When the concept of TestBox was first pitched to me, I was immediately excited. I had been in the shoes of a software buyer before, trying to figure out the right software stack for my brand new business. There are so many options to choose from! As Sam explained the concept to me, I knew immediately it was going to be an interesting technical challenge. Among a variety of problems, our two most notable were:
- How to achieve the founders’ vision of “wrapping” a product with a “test harness” to help guide buyers?
- How do we get our hands on “trials” to provide to our users?
This is my fourth startup, and one of the earliest I’ve joined. I can say with some confidence that most startups start out building a monolithic application. After all, the common wisdom is to move fast, iterate quickly, and find product-market fit. As we sat with the complexity of the road ahead of us though, we decided to take a more thoughtful approach to designing our first version of TestBox.
The mandates of iFrames
It’s no real secret that TestBox utilizes iFrames to demonstrate software to users. Unfortunately, using iFrames in a cross-domain way comes with some baggage.
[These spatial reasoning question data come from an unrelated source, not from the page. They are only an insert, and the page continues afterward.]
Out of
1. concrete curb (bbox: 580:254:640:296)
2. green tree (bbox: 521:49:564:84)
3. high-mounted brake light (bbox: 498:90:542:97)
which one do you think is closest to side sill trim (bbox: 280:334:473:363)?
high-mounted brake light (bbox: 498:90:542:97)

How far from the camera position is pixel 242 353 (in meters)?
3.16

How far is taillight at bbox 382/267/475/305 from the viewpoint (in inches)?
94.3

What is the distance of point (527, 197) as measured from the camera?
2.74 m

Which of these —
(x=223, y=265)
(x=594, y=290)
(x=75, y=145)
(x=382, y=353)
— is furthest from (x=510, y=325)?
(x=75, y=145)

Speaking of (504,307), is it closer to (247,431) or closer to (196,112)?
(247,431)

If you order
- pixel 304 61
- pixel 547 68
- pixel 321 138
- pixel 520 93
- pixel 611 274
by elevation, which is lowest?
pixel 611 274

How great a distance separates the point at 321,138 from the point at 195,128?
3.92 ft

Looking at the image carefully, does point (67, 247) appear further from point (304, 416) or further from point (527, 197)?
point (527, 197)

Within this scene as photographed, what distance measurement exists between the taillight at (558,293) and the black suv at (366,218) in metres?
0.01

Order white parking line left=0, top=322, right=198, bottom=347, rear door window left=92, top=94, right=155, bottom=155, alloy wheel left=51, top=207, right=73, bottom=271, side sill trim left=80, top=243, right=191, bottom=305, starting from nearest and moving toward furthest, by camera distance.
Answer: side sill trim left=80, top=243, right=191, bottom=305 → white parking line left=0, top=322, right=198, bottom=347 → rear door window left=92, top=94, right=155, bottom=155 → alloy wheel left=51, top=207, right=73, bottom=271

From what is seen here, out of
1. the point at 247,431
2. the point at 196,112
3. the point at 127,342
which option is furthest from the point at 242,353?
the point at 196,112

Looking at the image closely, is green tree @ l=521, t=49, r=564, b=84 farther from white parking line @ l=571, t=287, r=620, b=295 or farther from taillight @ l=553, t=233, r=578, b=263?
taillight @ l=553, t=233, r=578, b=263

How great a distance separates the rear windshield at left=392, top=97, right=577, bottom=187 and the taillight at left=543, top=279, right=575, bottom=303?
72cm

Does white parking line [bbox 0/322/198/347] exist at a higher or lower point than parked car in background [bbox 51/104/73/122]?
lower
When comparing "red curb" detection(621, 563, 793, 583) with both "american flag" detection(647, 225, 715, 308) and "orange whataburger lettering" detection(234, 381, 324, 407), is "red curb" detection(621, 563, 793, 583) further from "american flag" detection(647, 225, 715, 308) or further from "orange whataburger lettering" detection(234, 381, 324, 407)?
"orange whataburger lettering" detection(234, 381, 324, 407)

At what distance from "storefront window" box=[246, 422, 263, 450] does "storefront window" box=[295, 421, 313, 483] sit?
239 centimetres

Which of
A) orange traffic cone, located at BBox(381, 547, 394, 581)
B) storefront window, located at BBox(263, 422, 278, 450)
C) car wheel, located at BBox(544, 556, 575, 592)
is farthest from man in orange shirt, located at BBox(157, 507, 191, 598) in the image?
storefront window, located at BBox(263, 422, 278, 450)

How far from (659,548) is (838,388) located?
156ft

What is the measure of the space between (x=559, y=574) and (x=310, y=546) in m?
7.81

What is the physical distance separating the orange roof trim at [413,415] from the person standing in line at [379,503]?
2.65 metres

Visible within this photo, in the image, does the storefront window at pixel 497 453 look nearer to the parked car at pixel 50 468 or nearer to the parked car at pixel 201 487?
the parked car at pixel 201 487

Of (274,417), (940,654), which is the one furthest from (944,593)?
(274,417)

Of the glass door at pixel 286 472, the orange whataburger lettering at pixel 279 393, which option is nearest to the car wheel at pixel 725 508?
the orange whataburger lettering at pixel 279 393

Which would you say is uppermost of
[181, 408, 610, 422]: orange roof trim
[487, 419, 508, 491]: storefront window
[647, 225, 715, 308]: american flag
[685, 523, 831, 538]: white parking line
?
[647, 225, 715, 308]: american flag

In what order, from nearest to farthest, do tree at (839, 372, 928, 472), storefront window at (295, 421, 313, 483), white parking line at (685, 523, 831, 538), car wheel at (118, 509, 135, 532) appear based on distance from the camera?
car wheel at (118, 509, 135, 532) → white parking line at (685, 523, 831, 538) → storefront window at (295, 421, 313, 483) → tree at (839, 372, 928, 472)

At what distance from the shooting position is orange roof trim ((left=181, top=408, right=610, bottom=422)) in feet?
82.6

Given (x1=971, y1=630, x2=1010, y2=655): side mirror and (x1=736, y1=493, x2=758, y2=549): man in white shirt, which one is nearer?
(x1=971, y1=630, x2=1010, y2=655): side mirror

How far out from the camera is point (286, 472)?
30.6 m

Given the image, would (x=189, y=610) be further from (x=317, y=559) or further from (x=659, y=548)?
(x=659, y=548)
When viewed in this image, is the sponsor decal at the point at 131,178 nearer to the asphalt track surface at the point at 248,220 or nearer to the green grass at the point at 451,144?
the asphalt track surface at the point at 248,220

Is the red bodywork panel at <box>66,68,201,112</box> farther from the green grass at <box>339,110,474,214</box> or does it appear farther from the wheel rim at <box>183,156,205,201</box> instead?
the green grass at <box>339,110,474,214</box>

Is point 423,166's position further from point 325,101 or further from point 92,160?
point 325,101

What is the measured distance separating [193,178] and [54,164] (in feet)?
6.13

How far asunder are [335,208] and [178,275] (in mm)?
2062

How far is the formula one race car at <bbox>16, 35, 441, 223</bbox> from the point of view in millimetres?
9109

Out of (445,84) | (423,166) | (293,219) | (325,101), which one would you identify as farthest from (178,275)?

Our initial solution to this problem was to build a proxy for our partners. It would allow us to iFrame their site while allowing them to maintain best security practices for their customers. Thanks to the stateless nature of HTTP, it made complete sense to us to build our proxy independently from the rest of our application. So right from the get-go, we had a minimum of two services.
iFrames also inspired another aspect of our system…
Opting in to event-driven, sort of
Communication with a cross-domain iFrame is only possible via one method: messaging. In the earliest days of TestBox, we weren’t really sure how or if this would restrict us or dictate the way we built our “test harness.”
So we decided to embrace this philosophy completely. We felt it would make it easier on our engineers to think about the entire system as event-based rather than just one key component (the iFrames).
Carving up the turkey
At this point, we had (at least) three major things to start building:
- A proxy to assist us in iFraming our partners.
- An experience for our users to try out products, learn about them, and make a buying decision.
- A way for us to provision trials for users.
With three engineers, and three things to build, we stumbled into a very natural plan of action. You may notice though, there isn’t a bullet point here for “building an event driven system.” Put another way, “building our platform.” More on that later.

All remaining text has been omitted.